As things stand right now, it seems that both are not mutually exclusive. Still, health is a subject that should be dealt with more seriousness than any other for obvious reasons. But then, health does not merely signify our physical state of being. Mental health is an equally, if not more, important aspect of our lives.
The recent loosening of lockdown led to a variety of undesirable things, one of which was the mindless, no-distance-maintained congregations of people at bazaars and markets. The much bandied about phrase ‘social distancing’ was thrown out the window, and not everyone wore a mask when they went shopping. Only time will tell what damage it’s done to our society.
On the other hand, a relatively better display of adherence to the standard operating procedures (SOPs) was witnessed at malls. It goes to show that discipline can be maintained if the caretakers of a particular establishment set their minds to it.
It wouldn’t be a bad idea to reopen the parks where observance of SOPs can be ensured
A good thing that has happened with the lockdown ease is that people, to a reasonable extent, have become health conscious (one knows that there’s a big number of us who believe that the virus is a hoax, and it’s hard to convince them it’s not). They can now be seen coming out of their homes in the evening for a brisk walk or a sprint, depending what age bracket they fit in.

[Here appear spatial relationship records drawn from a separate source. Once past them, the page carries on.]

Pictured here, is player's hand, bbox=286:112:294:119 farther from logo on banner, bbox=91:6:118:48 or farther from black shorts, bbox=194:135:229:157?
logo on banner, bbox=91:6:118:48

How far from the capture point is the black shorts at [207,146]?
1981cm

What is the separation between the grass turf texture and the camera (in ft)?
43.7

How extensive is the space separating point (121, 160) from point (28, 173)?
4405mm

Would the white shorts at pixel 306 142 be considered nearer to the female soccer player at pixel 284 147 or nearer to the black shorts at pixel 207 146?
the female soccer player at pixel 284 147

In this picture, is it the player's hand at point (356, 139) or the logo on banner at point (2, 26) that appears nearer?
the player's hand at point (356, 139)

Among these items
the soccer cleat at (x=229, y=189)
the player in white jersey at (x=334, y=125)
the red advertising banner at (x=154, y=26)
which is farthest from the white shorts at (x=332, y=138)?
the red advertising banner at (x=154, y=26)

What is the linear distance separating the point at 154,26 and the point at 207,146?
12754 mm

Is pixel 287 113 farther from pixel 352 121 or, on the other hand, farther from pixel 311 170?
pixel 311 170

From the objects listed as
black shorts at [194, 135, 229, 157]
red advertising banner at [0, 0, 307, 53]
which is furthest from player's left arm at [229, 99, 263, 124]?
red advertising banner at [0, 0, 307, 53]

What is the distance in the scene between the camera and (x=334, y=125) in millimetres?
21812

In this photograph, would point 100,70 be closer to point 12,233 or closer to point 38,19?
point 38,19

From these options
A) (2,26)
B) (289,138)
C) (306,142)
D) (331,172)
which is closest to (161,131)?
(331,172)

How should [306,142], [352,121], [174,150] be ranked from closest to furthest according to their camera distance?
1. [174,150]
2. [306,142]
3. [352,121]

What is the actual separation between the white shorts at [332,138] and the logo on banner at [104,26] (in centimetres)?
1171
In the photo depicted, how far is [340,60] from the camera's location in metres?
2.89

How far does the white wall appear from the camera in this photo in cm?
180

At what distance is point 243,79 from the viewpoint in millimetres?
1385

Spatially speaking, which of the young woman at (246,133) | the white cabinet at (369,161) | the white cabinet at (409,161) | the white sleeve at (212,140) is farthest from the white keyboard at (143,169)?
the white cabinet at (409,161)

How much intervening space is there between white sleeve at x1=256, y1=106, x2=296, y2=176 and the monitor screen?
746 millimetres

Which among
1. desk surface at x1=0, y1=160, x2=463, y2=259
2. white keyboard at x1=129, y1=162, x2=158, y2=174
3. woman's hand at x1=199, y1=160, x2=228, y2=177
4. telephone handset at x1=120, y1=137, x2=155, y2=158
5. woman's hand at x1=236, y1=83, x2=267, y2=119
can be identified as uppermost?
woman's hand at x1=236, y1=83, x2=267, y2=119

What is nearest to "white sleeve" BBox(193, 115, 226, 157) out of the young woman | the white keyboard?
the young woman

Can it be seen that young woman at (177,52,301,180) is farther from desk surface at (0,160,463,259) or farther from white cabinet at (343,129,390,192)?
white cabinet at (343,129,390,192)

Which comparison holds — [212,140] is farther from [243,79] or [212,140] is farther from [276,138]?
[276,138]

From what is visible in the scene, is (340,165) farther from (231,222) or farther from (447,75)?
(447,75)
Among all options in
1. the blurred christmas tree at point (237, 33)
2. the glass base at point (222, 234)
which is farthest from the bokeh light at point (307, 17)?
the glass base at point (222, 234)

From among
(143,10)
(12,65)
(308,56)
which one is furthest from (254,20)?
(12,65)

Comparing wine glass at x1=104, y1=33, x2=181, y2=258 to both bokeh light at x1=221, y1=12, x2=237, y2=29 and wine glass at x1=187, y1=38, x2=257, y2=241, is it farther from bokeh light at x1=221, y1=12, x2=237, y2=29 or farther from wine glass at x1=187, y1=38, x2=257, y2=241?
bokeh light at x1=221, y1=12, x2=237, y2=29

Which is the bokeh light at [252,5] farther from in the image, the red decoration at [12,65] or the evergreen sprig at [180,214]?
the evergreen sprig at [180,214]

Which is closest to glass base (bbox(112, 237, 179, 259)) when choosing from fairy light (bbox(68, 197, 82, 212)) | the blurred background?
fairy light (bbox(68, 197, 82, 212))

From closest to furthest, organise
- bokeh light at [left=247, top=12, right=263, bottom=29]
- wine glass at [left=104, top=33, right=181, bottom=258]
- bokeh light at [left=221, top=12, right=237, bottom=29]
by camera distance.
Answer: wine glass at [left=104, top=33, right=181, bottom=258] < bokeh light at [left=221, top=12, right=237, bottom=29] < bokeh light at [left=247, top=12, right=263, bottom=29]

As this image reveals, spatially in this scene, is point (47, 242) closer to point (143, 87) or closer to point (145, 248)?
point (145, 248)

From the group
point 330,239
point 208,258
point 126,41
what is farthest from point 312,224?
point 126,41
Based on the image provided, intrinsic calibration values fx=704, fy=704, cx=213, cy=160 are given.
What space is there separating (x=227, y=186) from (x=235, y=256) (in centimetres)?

Keeping that in mind, it wouldn’t be a bad idea to reopen the parks in Karachi, those ones where it can be made sure that the SOPs are followed. After all, every park has a set of guards manning its gates. One says this because staying indoors for a long stretch of time can have a detrimental effect on people’s psychological health. Fresh air, space to move around and seeing signs of everyday life is just as vital for them as keeping themselves fit and disease-free. Reports are already pouring in of domestic abuse on the rise and families finding it difficult to keep peace within the four walls of their houses.
England is one of the countries worst hit by the coronavirus pandemic. But even there, recently citizens have been allowed to meet in groups of up to six people outside, in parks of private gardens, as long as they remain six feet apart. Since we are not particularly known for our discipline, parks in the city can be opened for a particular time period, let’s say, from 6am to 9am or 5pm to 7.30pm, so that fresh air could be breathed in to ward off depression and anxiety.